[EXERCISE TASKS]
a. List every holiday that the table in the mobility analysis gives for Winter 2008.
b. Write out the stretch of the mobility analysis from "In order to analyze" through "of the trip.", word for word.

[TEXT EXCERPT]
——————

Then, let’s zoom a bit on our chosen country to understand how user’s are distributed and clustered between cities.
Let’s now deep into this analysis !
We start by first looking at a natural way to understand time, seasons. There are many things that differ between them including weather, temperature, holidays. So, it will be a good starting point to our story.
Seasons:
We are always aware of the season we are in. From the amount of daylight, to the temperature, to the holidays there are subtle shifts all around us that let us know the time of year. Our first question was to see if the season we are in affected mobility. This question was meant to be a starting point and we hoped to dig deeper into weather and holidays which are an innate part of the differences between seasons.
In order to analyze differences in mobility, we have to determine a statistic that we want to stand in as a proxy for mobility in order to determine if there are differences between groups. One statistic we calculated was looking at how far a check-in is from a user’s home location. We decided to take this measure and for each user calculated their average distance from home by day. If this measure is lower it means that a user did not move on average that day as far from her home. If the measure is higher it means that the user on average moved further from home. If the user was on a long-distance trip then this average would be very high over the duration of the trip.
Our next step was to split our data into different seasonal groups and to look at their probability distribution functions.
We show how the average temperature changes by season as well as the precipitation.
Average temperature by season plot
Average rain by season
Spring | Holidays | Count | Summer | Holidays | Count | Autumn | Holidays | Count | Winter | Holidays | Count |
---|---|---|---|---|---|---|---|---|---|---|---|
Spring 2008 | Memorial Day | 1 | Summer 2008 | Independence Day, Labor Day | 2 | Autumn 2008 | Columbus Day, Veterans Day, Thanksgiving | 3 | Winter 2008 | Christmas Day, New Year’s Day, Martin Luther King Jr. Day, Washington’s Birthday | 4 |
Spring 2009 | Memorial Day | 1 | Summer 2009 | Independence Day (Observed), Independence Day, Labor Day | 3 | Autumn 2009 | Columbus Day, Veterans Day, Thanksgiving | 3 | Winter 2009 | Christmas Day, New Year’s Day, Martin Luther King Jr. Day, Washington’s Birthday | 4 |
Spring 2010 | Memorial Day | 1 | Summer 2010 | Independence Day (Observed), Independence Day, Labor Day | 3 | Autumn 2010 | Columbus Day | 1 |
These are two areas that we are going to dive into deeper into the next section of the report.
Weather
As the days colder do we also slow down? As they heat up do we speed up? With modern technology we are capable of handling the hottest of days and coldest of nights. But the weather still can make planes stop, can still cause huge traffic jams, and can generally disrupt how we move.

——————

[RECORD EXCERPTS]
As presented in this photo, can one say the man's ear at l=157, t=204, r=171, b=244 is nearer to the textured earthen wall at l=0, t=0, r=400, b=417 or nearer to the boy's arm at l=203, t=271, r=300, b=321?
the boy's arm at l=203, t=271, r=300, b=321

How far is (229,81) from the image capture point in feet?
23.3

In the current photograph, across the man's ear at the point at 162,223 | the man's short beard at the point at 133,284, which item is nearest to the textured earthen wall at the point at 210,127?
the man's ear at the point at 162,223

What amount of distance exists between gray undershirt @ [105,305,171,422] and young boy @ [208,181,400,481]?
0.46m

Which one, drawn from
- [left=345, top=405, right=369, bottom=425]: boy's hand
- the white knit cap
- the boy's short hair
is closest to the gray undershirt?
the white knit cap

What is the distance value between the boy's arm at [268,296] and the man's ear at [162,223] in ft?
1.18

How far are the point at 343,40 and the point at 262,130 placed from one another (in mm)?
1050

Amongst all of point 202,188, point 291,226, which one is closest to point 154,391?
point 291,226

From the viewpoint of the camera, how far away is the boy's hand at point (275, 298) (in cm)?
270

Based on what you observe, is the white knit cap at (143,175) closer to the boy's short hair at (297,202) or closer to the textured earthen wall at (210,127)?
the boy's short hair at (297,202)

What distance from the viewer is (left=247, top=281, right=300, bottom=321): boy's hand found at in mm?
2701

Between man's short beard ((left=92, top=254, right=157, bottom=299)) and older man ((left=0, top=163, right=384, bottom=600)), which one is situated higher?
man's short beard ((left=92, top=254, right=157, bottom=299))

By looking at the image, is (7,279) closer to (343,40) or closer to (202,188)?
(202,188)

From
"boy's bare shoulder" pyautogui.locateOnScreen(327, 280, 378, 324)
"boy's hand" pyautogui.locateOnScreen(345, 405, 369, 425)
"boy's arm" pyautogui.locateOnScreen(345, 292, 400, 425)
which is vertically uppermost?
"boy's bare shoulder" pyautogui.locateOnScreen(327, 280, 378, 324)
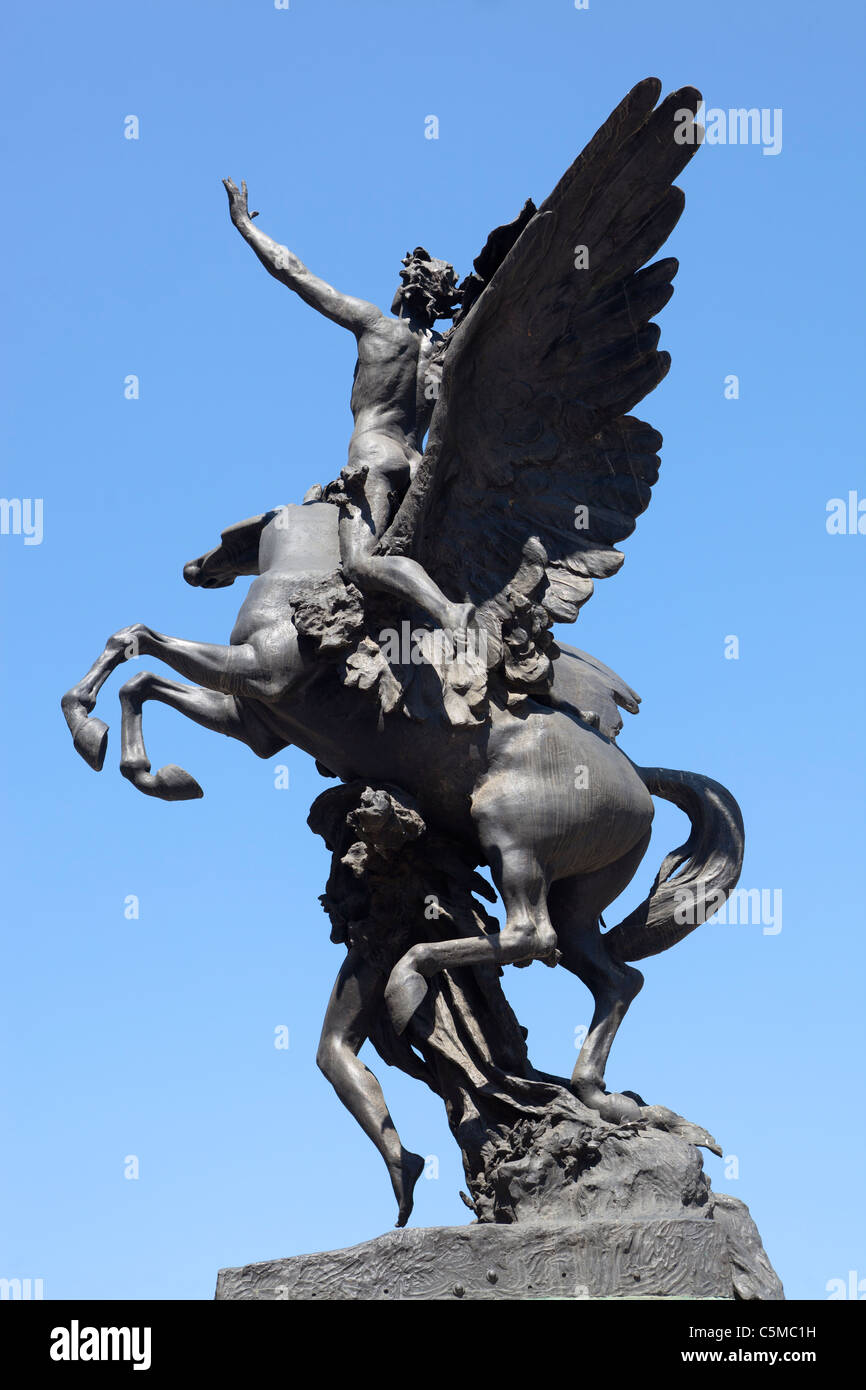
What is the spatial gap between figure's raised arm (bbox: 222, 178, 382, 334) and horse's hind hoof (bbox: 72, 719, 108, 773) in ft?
8.44

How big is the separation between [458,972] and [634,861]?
105 centimetres

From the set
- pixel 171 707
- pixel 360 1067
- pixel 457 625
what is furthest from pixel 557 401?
pixel 360 1067

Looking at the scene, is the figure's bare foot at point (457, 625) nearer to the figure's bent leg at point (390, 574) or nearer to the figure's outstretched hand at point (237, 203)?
the figure's bent leg at point (390, 574)

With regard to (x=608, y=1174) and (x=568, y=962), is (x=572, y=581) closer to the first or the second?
(x=568, y=962)

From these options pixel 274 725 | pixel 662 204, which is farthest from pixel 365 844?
pixel 662 204

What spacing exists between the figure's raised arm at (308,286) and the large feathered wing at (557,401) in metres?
1.18

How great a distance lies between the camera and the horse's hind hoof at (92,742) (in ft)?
29.4

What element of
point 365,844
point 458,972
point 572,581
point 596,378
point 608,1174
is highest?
point 596,378

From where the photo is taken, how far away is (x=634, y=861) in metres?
9.52

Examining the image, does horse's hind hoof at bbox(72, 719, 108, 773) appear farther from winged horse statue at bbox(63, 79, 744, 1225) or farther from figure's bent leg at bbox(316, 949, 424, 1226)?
figure's bent leg at bbox(316, 949, 424, 1226)

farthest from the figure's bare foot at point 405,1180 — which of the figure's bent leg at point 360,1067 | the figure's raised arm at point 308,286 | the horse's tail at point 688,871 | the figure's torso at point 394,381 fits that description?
the figure's raised arm at point 308,286

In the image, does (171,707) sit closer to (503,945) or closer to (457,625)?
(457,625)

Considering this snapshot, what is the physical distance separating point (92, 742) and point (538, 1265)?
3.14 m
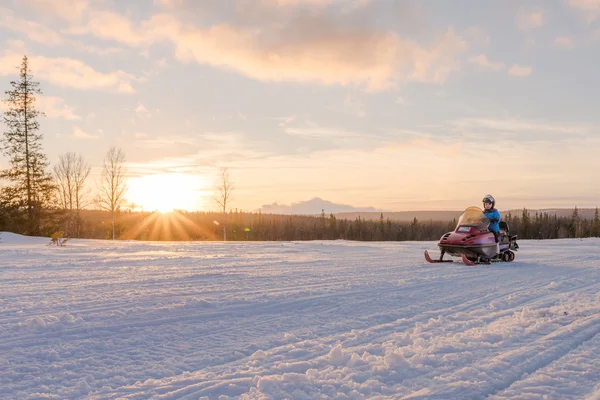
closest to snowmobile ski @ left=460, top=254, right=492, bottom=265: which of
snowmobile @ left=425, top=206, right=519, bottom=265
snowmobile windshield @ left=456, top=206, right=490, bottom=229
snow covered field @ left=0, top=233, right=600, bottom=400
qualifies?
snowmobile @ left=425, top=206, right=519, bottom=265

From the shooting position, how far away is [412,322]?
534 centimetres

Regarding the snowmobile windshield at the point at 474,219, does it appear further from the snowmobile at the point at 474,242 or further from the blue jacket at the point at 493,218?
the blue jacket at the point at 493,218

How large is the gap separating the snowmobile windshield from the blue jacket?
0.96 feet

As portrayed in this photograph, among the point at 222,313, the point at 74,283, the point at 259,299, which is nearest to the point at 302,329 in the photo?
the point at 222,313

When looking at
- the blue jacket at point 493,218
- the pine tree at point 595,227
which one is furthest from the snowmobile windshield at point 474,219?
the pine tree at point 595,227

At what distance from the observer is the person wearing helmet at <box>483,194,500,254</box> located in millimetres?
13502

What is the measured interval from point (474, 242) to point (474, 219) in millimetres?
1148

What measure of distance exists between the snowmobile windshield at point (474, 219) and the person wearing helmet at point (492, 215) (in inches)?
11.3

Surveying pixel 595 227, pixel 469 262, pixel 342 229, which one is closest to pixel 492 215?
pixel 469 262

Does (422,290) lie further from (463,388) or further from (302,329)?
(463,388)

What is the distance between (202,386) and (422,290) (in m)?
5.25

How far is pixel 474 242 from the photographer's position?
1284cm

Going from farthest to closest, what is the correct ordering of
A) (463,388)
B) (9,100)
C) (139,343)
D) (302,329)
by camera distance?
(9,100) < (302,329) < (139,343) < (463,388)

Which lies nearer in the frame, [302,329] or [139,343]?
[139,343]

——————

[TASK-BY-TASK SOLUTIONS]
a. Christmas Day, New Year’s Day, Martin Luther King Jr. Day, Washington’s Birthday

b.
In order to analyze differences in mobility, we have to determine a statistic that we want to stand in as a proxy for mobility in order to determine if there are differences between groups. One statistic we calculated was looking at how far a check-in is from a user’s home location. We decided to take this measure and for each user calculated their average distance from home by day. If this measure is lower it means that a user did not move on average that day as far from her home. If the measure is higher it means that the user on average moved further from home. If the user was on a long-distance trip then this average would be very high over the duration of the trip.